Am Kriegsende waren 85 % der Rostocker Wohnungen und 42 % der gewerblich genutzten Gebäude zerstört oder beschädigt. Unter anderem lagen in Trümmern oder waren schwer beschädigt: die Medizinische Klinik (Gertrudenplatz), Gas- und E-Werk, Post- und Telegrafenamt, Amtsgericht, Oberlandesgericht, Landratsamt, acht Schulen (u. a. Blücher-, Borwin- und Sieben-Linden-Schule), das Stadttheater, vier Pfarrkirchen (St. Jakobi, St. Nikolai, St. Petri, Christuskirche (Schröder-Platz)). Die Geschlossenheit der Straßenzüge und Plätze, das was den Charakter der hanseatischen Hafenstadt ausgemacht hatte, war zerstört. Ein großer Teil der Einwohner war in die nahe und weitere Umgebung Rostocks evakuiert worden. Es gab noch 60.000 Einwohner in Rostock. Am 1. Mai 1945 wurde Rostock kampflos durch die Rote Armee besetzt.[15]
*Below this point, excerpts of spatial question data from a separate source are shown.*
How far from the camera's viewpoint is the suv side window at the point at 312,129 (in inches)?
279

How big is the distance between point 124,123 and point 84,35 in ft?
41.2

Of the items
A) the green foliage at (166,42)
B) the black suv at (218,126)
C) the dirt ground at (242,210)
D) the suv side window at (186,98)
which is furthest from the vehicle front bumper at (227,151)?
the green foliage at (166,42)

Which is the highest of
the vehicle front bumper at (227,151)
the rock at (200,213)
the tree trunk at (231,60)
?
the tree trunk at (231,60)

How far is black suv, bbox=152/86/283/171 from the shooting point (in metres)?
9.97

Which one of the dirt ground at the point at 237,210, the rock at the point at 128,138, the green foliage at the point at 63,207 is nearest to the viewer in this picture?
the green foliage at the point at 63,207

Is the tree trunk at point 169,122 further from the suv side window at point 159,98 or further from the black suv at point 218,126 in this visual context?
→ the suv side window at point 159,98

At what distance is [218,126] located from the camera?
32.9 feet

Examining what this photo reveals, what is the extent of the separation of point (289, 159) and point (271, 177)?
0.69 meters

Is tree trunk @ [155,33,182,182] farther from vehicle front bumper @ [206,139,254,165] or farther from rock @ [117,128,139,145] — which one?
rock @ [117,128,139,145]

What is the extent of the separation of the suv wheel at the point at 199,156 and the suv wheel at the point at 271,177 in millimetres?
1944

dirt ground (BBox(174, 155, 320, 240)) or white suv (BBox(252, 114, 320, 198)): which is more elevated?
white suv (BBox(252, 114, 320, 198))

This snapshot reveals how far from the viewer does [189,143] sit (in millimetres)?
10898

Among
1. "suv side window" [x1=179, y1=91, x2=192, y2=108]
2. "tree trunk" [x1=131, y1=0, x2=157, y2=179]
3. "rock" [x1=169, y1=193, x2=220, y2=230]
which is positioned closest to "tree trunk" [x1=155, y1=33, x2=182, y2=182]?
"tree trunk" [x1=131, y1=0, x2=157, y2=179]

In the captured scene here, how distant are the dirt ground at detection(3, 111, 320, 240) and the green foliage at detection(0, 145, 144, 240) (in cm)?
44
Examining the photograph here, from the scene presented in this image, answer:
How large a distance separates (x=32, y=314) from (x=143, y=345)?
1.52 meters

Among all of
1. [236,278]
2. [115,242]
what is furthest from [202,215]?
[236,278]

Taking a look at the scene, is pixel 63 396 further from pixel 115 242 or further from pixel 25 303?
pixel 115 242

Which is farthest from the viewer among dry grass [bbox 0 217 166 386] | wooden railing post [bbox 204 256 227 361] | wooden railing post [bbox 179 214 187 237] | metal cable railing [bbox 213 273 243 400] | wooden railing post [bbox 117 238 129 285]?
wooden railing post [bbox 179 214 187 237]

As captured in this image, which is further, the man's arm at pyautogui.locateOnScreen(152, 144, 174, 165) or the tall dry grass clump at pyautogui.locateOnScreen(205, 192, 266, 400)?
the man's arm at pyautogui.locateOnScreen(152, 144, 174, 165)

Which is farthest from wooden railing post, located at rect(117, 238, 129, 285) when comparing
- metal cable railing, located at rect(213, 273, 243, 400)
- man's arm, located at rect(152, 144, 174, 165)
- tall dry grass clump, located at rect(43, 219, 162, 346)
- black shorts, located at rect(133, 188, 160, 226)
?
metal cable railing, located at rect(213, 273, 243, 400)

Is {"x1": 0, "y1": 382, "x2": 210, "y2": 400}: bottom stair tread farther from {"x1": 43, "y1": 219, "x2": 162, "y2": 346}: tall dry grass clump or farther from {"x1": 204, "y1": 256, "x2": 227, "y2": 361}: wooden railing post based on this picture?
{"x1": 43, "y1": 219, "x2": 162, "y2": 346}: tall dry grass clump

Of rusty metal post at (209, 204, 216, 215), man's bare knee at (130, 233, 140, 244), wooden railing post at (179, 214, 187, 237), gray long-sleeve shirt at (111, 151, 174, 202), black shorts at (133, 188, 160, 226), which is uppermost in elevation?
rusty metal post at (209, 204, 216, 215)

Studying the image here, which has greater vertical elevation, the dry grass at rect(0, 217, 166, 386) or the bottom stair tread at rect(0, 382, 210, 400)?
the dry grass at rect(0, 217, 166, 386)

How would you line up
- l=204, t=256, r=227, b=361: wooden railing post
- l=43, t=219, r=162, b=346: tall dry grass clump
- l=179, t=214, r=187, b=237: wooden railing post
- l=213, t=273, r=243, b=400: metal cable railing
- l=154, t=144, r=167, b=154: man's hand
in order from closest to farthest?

Opfer, Begräbnis- und Gedenkstätten

Die Luftkriegsopfer aus Rostock und Warnemünde verteilten sich auf die Kriegsjahre wie folgt: 4 Tote 1940, 41 Tote 1941, 223 Tote 1942, 130 Tote 1943 und 236 Tote 1944. Nachweislich insgesamt 617 Menschen verloren bei den Luftangriffen ihr Leben, darunter über 100 Fremdarbeiter und Kriegsgefangene. Im Mai 1942 wurde ein Ehrenhain auf dem Neuen Friedhof in Rostock angelegt, mit einem Gräberfeld mit Reihengräbern für die über 200 Bombenopfer alleine vom April 1942. Später erfolgten Zubettungen nach den weiteren Bombenangriffen. Das jetzt existierende Denkmal im Zentrum der Anlage symbolisiert zusammengestürzte Häuserwände mit den Namen der Opfer.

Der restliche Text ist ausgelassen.